В отношении отдела поэзии у Баруздина, однако, было одно замечательное свойство: он, за редчайшими исключениями, совершенно на меня не давил, позволяя мне самостоятельно комплектовать портфель. Скорее всего, этот демократизм объяснялся чисто прагматическими соображениями — не знаю ни одного литературно-художественного журнала, где отдел поэзии играл бы роль сколько-нибудь значительную, а уж тем более — определяющую лицо журнала. Но отсюда вовсе не следует, что Баруздину было легко соблюдать либеральную позицию — он играл в игру, в которой я не сразу разобрался.
Дело в том, что все мало-мальски отмеченные чинами и наградами поэты, особенно в первый год моей работы, несли стихи прямо в кабинет главного редактора, считая ниже своего достоинства заглянуть в мой отдел. Оттуда их произведения поступали уже мне на стол, с однотипными записками Баруздина вроде: «По-моему, очень интересно. Надо печатать. Определите номер». Сначала, получив очередную записку, я впадал в панику и думал, что пришла пора «делать ноги», но потом понял, что записки имели чисто формальный характер и предназначались не столько для меня, сколько для авторов, заранее снимая с главного редактора ответственность за публикацию (вернее — за «непубликацию» их стихов). Как ему удавалось при этом самому улаживать отношения с поэтами, не втягивая в объяснения отдел, остается только гадать. Во всяком случае, если я чего-то печатать не хотел, то и не печатал, даже если это был Расул Гамзатов. Исключениями стали две поэмы — «Свежий ветер» Анатолия Ковалева и «Град в Венеции» Давида Кугультинова.

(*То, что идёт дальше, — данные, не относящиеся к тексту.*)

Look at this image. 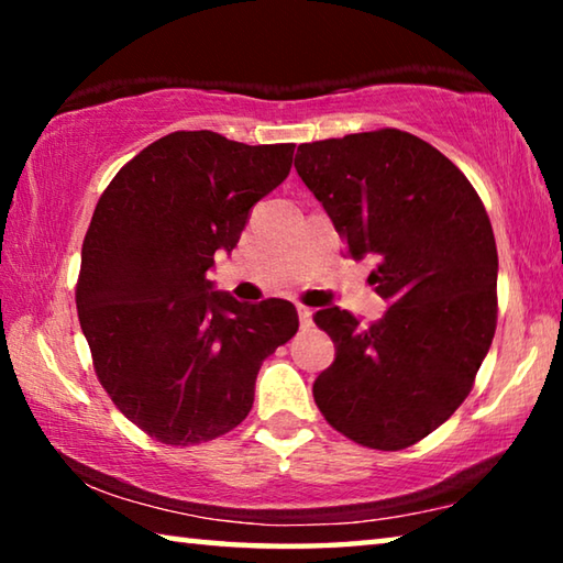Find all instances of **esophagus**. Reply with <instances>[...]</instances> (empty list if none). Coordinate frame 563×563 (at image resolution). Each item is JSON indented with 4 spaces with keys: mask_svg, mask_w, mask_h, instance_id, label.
<instances>
[{
    "mask_svg": "<svg viewBox=\"0 0 563 563\" xmlns=\"http://www.w3.org/2000/svg\"><path fill=\"white\" fill-rule=\"evenodd\" d=\"M298 318H300V325L302 328H310L312 325V310L308 308V305H300L298 302Z\"/></svg>",
    "mask_w": 563,
    "mask_h": 563,
    "instance_id": "34e87169",
    "label": "esophagus"
}]
</instances>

«Свежий ветер» не напечатать было нельзя по двум причинам. Во-первых, это была поэма о перестройке (огромная, на пять полос в две колонки, она съела у меня половину месячного поэтического лимита!). Перестройка практически только начиналась: напечатанная в феврале 1986 года поэма создавалась, надо полагать, не один день, и в таком случае остается предположить, что опытный дипломат заблаговременно узнал о намерениях Горбачева. Туманно, но пафосно он воспевал метафорические приметы обновления жизни: «Если зорче в завтра я иду, / То не зря расправил плечи / День обычный поутру: / Потому что все на свете / За дела свои в ответе. / Если дует свежий ветер, / Это значит — быть добру!» «Свежий ветер» дул в поэме, как в аэродинамической трубе.
Во-вторых, а возможно и во-первых, публикация поэмы была неизбежной, поскольку А. Ковалев являлся заместителем министра иностранных дел СССР и поэму доставили Баруздину пакетом из МИДа. С автором я познакомился после того, как, по мере возможностей, отредактировал поэму и был приглашен для снятия вопросов в кирпичный дом на углу Большой и Малой Бронных, увешанный мемориальными досками. На следующем этаже над квартирой Ковалева мощно звучал рояль («Это Рихтер, гаммы разучивает. Бесплатно слушаю ежедневно!» — с мидовским юмором заметил заместитель министра). На стол были поданы миноги (хорошо еще, что буфет ЦДЛ уже изредка их продавал, и я знал, что это такое). Дипломат одобрительно принял мои предложения поменять одни строки на другие и заменить некоторые метафоры на еще более выразительные («С вами можно работать, вы — редактор конструктивный»). Затем он с гордостью показал мне деревянный молоток, которым закрывал то ли хельсинскую, то ли мадридскую встречу глав государств, и на этом наше общение закончилось. Больше я его никогда в жизни не встречал, и надо ли отсюда сделать вывод, что больше он поэм не писал, — не знаю.